**Passage to read**
□ □ □ □ □ □ □

Most companies’ service supply chains are fragmented. There is little sharing of information across the supply chain end-to-end. The repair industry has evolved based on unique service needs and not synergistically as a whole. You may not want partners to know the minute detail of how and what you repair, but this is where change is required.

As a recovery service provider, why should you share data? To put it bluntly, you’re leaving money on the table by not pricing provision of repair data into your services. If it fits your business model, offering a separate data deliverable is an option. This repair data is your goldmine, your value and your differentiator.

OEMs require data to consider the lifecycle of products being developed. Customers want sustainable assets and parts that can be effectively utilized during their product lifecycle. As part of the circular supply chain, OEMs must consider the impact of recovery data on production, uptime performance, serviceability, re-use, and recyclability - customer satisfaction is your goldmine!

□ □ □ □ □ □ □

**Tasks for this exercise**
a: Copy the passage on service supply chains from "As a recovery" to "is your goldmine!", changing "goldmine" to "treasure trove" each time it appears.
b: Translate this sentence from the passage on service supply chains into Spanish: "There is little sharing of information across the supply chain end-to-end."

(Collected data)
□ □ □ □ □ □ □

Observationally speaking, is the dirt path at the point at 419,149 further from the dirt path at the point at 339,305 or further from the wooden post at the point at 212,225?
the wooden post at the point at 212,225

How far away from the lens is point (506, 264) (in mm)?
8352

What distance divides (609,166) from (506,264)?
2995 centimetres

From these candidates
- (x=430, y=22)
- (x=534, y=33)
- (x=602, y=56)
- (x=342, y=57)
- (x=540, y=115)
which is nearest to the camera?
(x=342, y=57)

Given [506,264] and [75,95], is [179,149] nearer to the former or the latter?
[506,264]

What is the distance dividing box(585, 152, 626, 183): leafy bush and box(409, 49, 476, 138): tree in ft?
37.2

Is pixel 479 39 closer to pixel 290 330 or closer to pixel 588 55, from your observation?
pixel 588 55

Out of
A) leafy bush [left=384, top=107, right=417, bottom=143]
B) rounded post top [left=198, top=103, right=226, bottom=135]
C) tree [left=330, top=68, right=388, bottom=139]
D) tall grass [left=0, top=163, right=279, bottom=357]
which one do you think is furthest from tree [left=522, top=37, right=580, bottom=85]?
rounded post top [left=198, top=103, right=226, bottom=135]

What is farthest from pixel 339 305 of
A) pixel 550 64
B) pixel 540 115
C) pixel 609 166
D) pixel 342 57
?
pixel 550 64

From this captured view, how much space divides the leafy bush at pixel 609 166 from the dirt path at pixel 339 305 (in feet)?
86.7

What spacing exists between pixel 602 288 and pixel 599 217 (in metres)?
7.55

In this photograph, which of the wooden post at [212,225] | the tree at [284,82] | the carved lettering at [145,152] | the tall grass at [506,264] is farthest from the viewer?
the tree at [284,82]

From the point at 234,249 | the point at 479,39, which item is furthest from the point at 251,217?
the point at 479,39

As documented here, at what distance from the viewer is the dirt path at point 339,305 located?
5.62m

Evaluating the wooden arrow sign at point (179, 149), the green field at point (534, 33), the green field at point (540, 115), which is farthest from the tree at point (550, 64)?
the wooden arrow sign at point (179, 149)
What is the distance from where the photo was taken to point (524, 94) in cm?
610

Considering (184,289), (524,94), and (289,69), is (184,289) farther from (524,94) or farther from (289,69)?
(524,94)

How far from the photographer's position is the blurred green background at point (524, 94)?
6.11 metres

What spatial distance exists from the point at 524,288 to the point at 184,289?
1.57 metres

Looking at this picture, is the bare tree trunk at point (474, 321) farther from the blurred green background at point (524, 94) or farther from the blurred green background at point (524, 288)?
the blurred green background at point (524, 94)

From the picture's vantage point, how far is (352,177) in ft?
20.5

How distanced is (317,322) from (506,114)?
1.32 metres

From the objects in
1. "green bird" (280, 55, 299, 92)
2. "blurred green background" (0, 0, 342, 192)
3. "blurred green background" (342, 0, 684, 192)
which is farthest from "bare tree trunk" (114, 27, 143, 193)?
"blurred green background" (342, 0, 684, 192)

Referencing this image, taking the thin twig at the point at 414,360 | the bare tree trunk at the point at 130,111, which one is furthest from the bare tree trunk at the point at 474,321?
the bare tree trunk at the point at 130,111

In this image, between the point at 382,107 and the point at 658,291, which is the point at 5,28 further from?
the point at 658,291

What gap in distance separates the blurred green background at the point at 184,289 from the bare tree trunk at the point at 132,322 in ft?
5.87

□ □ □ □ □ □ □

**Answer list**
a:
As a recovery service provider, why should you share data? To put it bluntly, you’re leaving money on the table by not pricing provision of repair data into your services. If it fits your business model, offering a separate data deliverable is an option. This repair data is your treasure trove, your value and your differentiator.

OEMs require data to consider the lifecycle of products being developed. Customers want sustainable assets and parts that can be effectively utilized during their product lifecycle. As part of the circular supply chain, OEMs must consider the impact of recovery data on production, uptime performance, serviceability, re-use, and recyclability - customer satisfaction is your treasure trove!

b: Se comparte poca información a lo largo de toda la cadena de suministro, de extremo a extremo.